■ WYMAGANIA
**a)** Odpowiedz krótko na pytania dotyczące recenzji butów:
(i) Jakim woskiem woskowano buty?
(ii) Z jakiego materiału jest wyściółka, która odprowadza wilgoć od stopy?
(iii) Co według autora rozwiązuje problem rozwiązujących się sznurowadeł?
**b)** Kontynuuj recenzję butów, zaczynając zaraz po ostatniej pozycji listy zalet.

■ DOSTARCZONY TEKST
Ostatecznie, w skutek przemyśleń i bardzo dobrych wrażeń z użytkowania z nowymi wkładkami postanowiłem nie odejmować punktu, gdyż w końcu jest to element podlegający wymianie, który każdy może sobie stosunkowo małym kosztem dobrać do swoich upodobań, ale zwracam na ten element szczególną uwagę.

Wodoodporność:
Buty były jedynie woskowane woskiem Nikwax. Po tym zabiegu zapewniały wodoodporność na poziomie wystarczającym do przejścia kilku godzin w deszczu o średnio-dużej intensywności, bez przemoczenia czy nawet namoknięcia skóry. Nigdy nie udało mi się ich przemoczyć, nawet w mokrym śniegu. Jednak muszę zaznaczyć, że nigdy też nie były poddawane jakimś wielkim wyzwaniom w tym zakresie. Ot, większy deszcz, śnieg, czasami błoto pośniegowe. W moim jednak odczuciu buty zapewniają wystarczającą wodoodporność do zastosowań w naszym klimacie od wiosny do jesieni.

Oddychalność:
I tutaj nie mam zastrzeżeń. Początkowo obawiałem się, że buty wykonane w całości ze skóry licowej, bez żadnych wstawek materiałowych mogą być zbyt ciepłe na lato. Jednak nawet w czasie upałów w butach da się normalnie funkcjonować. Oczywiście, przy dużych upałach i szybkim marszu noga jest wilgotna, jednak nie powoduje to dużego dyskomfortu a skórzana wyściółka świetnie odprowadza wilgoć od stopy i nie ma się uczucia „pływania” w bucie.

Wytrzymałość:
Buty po ponad roku użytkowania nie mają większych uszkodzeń. Zrobiły się - jak to ktoś kiedyś o butach skórzanych napisał - trochę ''kapciowate'', ale nie ma to negatywnego wpływu na ich wygląd, za to bardzo pozytywnie wpływa na wygodę. Kilka drobnych zadrapań spowodowanych otarciami o skały jest najnormalniejszymi śladami użytkowania z którymi należy się liczyć w butach tego rodzaju. Sznurowadła są mocne ale czasami lubią się rozwiązać - podwójny węzeł rozwiązuje problem. Wszystkie szwy są całe i trzymają się mocno, nic się nie odkleiło ani nie odpruło. Podeszwa mimo iż w pewnej mierze była eksploatowana w mieście nie zużyła się w sposób znaczący.

Podsumowanie:
Z zakupu jestem bardzo zadowolony. Stałem się posiadaczem bardzo wygodnych i solidnych butów za połowę kwoty, którą planowałem przeznaczyć na ten cel. Moim zdaniem buty te są świetnym wyborem dla osób poszukujących wygodnych, trwałych, skórzanych, butów bez membrany. Myślę, że spokojnie mogą one stanowić alternatywę dla zachodnich, znacznie droższych marek.

Zalety:
+wygoda
+oddychalność (jak na buty wykonane w całości ze skóry)
+podeszwa
+wytrzymałość
+cena (głw. stosunek cena/jakość!)

■ DOSTARCZONE DANE
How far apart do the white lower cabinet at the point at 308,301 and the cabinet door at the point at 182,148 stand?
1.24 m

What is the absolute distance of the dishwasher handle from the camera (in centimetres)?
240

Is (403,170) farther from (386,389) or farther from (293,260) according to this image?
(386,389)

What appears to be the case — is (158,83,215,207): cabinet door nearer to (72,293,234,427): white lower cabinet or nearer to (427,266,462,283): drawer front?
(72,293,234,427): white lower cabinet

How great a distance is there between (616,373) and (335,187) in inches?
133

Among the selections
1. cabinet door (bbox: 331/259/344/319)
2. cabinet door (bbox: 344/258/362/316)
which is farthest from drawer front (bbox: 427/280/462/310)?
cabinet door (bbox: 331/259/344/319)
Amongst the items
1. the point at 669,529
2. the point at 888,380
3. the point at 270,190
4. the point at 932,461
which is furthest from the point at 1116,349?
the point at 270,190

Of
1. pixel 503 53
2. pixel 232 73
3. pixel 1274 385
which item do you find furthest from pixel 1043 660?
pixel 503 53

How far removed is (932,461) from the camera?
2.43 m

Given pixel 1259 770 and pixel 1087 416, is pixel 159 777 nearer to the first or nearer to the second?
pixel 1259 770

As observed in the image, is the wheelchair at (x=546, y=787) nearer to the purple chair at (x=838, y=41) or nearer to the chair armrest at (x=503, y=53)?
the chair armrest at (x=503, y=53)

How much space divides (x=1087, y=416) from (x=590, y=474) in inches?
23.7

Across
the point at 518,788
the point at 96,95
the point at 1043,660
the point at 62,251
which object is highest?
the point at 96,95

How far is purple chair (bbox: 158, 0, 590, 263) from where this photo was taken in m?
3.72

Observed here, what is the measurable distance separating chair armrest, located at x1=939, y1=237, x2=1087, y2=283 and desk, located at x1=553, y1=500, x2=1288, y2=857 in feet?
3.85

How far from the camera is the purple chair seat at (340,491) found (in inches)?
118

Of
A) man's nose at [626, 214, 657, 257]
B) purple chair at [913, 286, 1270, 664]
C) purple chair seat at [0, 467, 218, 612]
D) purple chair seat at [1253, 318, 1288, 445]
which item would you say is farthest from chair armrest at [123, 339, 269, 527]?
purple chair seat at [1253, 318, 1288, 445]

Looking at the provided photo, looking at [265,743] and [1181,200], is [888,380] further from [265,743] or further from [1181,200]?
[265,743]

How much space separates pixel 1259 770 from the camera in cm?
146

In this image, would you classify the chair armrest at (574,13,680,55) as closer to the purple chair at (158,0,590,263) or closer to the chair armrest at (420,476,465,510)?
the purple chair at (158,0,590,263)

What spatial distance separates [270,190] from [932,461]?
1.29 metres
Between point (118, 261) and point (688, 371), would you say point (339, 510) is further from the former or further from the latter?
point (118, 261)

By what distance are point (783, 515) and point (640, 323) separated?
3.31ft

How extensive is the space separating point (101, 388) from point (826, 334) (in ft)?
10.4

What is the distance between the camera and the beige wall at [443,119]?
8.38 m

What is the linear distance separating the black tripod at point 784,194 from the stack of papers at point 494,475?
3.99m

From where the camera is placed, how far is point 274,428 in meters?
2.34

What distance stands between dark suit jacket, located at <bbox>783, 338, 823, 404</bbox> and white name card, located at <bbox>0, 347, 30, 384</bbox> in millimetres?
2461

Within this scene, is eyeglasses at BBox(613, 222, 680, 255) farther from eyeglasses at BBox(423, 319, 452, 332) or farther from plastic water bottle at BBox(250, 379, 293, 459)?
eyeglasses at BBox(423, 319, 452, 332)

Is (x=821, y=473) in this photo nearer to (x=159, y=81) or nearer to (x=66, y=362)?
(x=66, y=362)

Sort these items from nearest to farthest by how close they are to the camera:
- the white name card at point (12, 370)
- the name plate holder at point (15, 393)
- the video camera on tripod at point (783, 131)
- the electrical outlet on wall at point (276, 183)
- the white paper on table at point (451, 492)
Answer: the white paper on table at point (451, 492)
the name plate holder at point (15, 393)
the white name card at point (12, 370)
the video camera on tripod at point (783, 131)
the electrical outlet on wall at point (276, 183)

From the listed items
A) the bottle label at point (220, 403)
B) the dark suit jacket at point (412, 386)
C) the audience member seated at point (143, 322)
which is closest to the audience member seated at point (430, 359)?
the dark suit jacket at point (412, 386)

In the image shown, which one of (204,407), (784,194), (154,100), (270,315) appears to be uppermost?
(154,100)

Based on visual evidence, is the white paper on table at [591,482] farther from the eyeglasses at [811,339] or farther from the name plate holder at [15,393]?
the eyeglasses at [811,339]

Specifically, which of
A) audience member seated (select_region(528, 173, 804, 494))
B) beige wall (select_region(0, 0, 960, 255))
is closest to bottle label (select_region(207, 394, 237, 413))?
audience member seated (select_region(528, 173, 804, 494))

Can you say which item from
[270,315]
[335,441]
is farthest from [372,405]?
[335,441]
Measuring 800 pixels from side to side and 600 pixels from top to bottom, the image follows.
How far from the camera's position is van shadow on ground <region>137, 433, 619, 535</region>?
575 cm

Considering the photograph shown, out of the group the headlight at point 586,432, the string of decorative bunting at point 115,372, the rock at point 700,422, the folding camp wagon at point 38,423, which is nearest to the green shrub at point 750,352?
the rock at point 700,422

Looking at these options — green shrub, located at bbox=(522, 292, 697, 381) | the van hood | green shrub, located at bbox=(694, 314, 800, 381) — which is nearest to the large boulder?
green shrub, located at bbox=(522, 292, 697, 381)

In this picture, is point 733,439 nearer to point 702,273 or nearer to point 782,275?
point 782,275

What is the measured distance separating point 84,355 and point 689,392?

■ WYNIKI ZADAŃ
**a)**
(i) Woskiem Nikwax.
(ii) Ze skóry.
(iii) Podwójny węzeł.

**b)**
+gumowy nosek
+wodoodporność
+wygląd:)

Wady:
-wkładki(!)
-podeszwa bardzo ślizga się na śniegu i lodzie

OCENA PRODUKTU:

Oddychalność: 4/5
Podeszwa: 4/5
Wodoodporność: 4/5
Wygoda: 5/5
Wytrzymałość: 5/5
Ogólna: 4.40/5



Odpowiedz
#2
DATA RECENZJI:
13-09-2011, 15:46

Zakup i budowa
Swoje Hanzle 003 kupiłem w kwietniu 2010 roku w sklepie firmowym w Krakowie. Kosztowały 350 zł, dostałem gwarancję na dwa lata.
Buty są wykonane ze skóry licowej, podszewka także ze skóry, język zszyty cordurą, bez izolacji, bez membrany, bez gumowego otoka noska.

Użytkowanie
Łącznie około półtora roku. Najczęściej Bieszczady, Beskidy, rzadziej Tatry. W zimie i późnej jesieni codziennie po mieście. Do tego zawsze zabieram je w las i każdy inny wypad terenowy niezależnie od pory roku.

Podeszwa
Zastosowana podeszwa to Vibram Baltra. Jestem z niej zadowolony, zapewnia dobrą przyczepność zarówno na skałach, niższych górkach, w lesie, na drodze. Na śniegu jest ok o ile nie jest on ubity, w przeciwnym wypadku jest ślisko, to raczej oczywista sprawa.
Amortyzacja jest średnia, ani na plus, ani na minus. Po asfalcie chodzi się raczej dobrze, kolana ani stopy nie bolą.
Daję 4, ponieważ nie jestem zadowolony z podpodeszwy. Jest dla mnie zbyt miękka. Jej twardość określiłbym jako średnią, ale dla mnie to za mało. To są raczej osobiste preferencje, mi po prostu przeszkadza wyczuwanie kamieni pod butem.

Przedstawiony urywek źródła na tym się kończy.